Bunları, ortaya çıkış sıralarına göre dört başlık altında toparlayabiliriz.
Birinci neden, liberallerin bazı illiberal tavırları: Aziz Babuşçu’nun sözleri, AK Parti’nin siyasal reformlarını destekleyen liberal aydınların, iktidarın atmak istediği fakat liberal aydınların dünyalarında anlamlı olmayan bazı dinî özgürlük adımlarına karşı AK Parti’yi eleştirmeye başlamalarını izlemişti.
Bunların en önemlisi, üniversitelerde başörtüsünün serbest bırakılması için getirilen yasa değişikliğine karşı yürütülen liberal muhalefetti...
Büyük şehirlerde büyük kalabalıkların toplandığı (mesela AVM'ler) kapalı mekânlarda çocuk oyun odaları ve mescit açılmasına dair ilgili kanunda yapılmak istenen değişiklik ile
Kocaeli belediyesinin, 20 kadar karma plajdan sonra bir tane de ‘kadınlar plajı’ açma kararına yönelik muhalefet de yine aynı fasıldandı.
Gerçekte bunların üçü de insan ve yurttaş hakları çerçevesinde dile getirilmiş haklı ve makul taleplerdi ve liberallerin bu konulardaki muhalefeti (en iyi ihtimalle sessizliği) AK Parti’yi kendi cemaatine dönme hususunda tetiklemiş olabilir.
Liberallerin, andığım meselelere dair hiç de demokratça olmayan tavırlarını o günlerde eleştirdiğim bir yazıya şuradan ulaşabilirsiniz: https://www.sabah.com.tr/yazarlar/aktuel/alper-gormus/2013/05/27/onumuzdeki-10-yilda-ak-parti
İkinci neden, Gezi olayları: Aziz Babuşçu’nun ‘yeni dönem inşa dönemi olacak, bu nedenle liberallerle birlikte yürümeyeceğiz’ sözlerinden birkaç ay sonra Gezi olayları patladı. AK Parti, özellikle de Erdoğan Gezi’nin iç ve dış düşmanların hükümeti ayaklanmayla yıkma girişimi olduğunu söyledi. Doğruluğu yanlışlığı bir yana, bu tespit toplumun bir bölümünü ‘düşman’ olarak kodluyordu ve bunun doğal bir sonucu olarak AK Parti onları dışlayıp kendi cemaatiyle daha sıkı bağlar kurmaya yöneldi.
Üçüncü neden, 17-25 Aralık olayları: AK Parti, kendi cemaatinden saydığı bir grubun, gizlice hazırladığı bazı yolsuzluk dosyalarını kullanarak hükümeti yıkma gayreti içine girmesi karşısında büyük bir şaşkınlık yaşadı. İlk travmayı atlatınca da, bundan çıkardığı ilk ders, giderek daha fazla ‘gerçekten kendi cemaatine’ yaslanma gereği oldu.

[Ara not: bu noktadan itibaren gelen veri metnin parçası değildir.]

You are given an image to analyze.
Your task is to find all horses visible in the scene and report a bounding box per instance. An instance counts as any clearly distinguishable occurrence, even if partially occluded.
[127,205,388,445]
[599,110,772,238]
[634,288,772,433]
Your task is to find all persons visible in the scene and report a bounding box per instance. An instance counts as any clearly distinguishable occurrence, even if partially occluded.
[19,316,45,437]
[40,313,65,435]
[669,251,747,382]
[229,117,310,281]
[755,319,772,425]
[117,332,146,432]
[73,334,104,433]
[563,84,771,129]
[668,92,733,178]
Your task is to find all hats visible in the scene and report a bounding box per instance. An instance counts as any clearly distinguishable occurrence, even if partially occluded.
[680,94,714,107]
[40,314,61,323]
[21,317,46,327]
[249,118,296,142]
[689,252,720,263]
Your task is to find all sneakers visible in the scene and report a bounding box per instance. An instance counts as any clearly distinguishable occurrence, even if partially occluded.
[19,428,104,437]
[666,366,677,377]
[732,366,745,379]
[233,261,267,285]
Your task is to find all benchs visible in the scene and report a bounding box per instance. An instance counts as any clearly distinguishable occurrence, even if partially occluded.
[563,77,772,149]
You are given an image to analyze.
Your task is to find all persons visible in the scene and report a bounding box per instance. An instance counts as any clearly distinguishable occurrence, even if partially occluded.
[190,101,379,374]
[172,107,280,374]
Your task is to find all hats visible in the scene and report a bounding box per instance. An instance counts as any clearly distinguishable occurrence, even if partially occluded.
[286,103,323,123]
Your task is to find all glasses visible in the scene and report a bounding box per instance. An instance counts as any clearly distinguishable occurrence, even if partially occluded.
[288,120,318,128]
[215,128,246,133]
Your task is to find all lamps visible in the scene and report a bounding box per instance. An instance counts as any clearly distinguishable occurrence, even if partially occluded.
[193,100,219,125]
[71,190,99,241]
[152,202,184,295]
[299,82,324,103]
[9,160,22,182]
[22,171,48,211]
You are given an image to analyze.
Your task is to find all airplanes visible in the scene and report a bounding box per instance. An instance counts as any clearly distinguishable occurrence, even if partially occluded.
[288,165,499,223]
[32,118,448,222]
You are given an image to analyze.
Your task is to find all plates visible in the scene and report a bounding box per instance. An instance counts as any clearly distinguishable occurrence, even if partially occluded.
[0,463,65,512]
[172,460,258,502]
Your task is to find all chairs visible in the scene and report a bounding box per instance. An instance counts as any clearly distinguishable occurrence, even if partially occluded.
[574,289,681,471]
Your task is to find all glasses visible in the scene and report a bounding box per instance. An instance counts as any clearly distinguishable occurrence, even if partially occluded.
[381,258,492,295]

Dördüncü neden, 15 Temmuz darbe girişimi: Bu son olay, AK Parti’nin korkularını da, daha homojen daha güvenilir bir kitleye dayanma arzularını da zirveye çıkardı. 15 Temmuz’dan itibaren ‘kendi’ cemaati olarak düşündüğü kesimleri daha da homojen bir yapıya büründürmek için kutuplaştırıcı söylemlere hız verdi.
Özetlersem: AK Parti, ilk 10 yılından sonra zihniyetinin ve siyasi geleneklerinin taşıdığı tortulara yenik düştü ve toplumun bütününün memnuniyetini gözetme çizgisi, yerini kendi camaatinin taleplerini karşılama ve geri kalanların taleplerini bastırma çizgisine terk etti. Bu süreç, bazı tetikleyici unsurlarla hız kazandı ve neticede içinde bulunduğumuz siyasi vasat oluştu.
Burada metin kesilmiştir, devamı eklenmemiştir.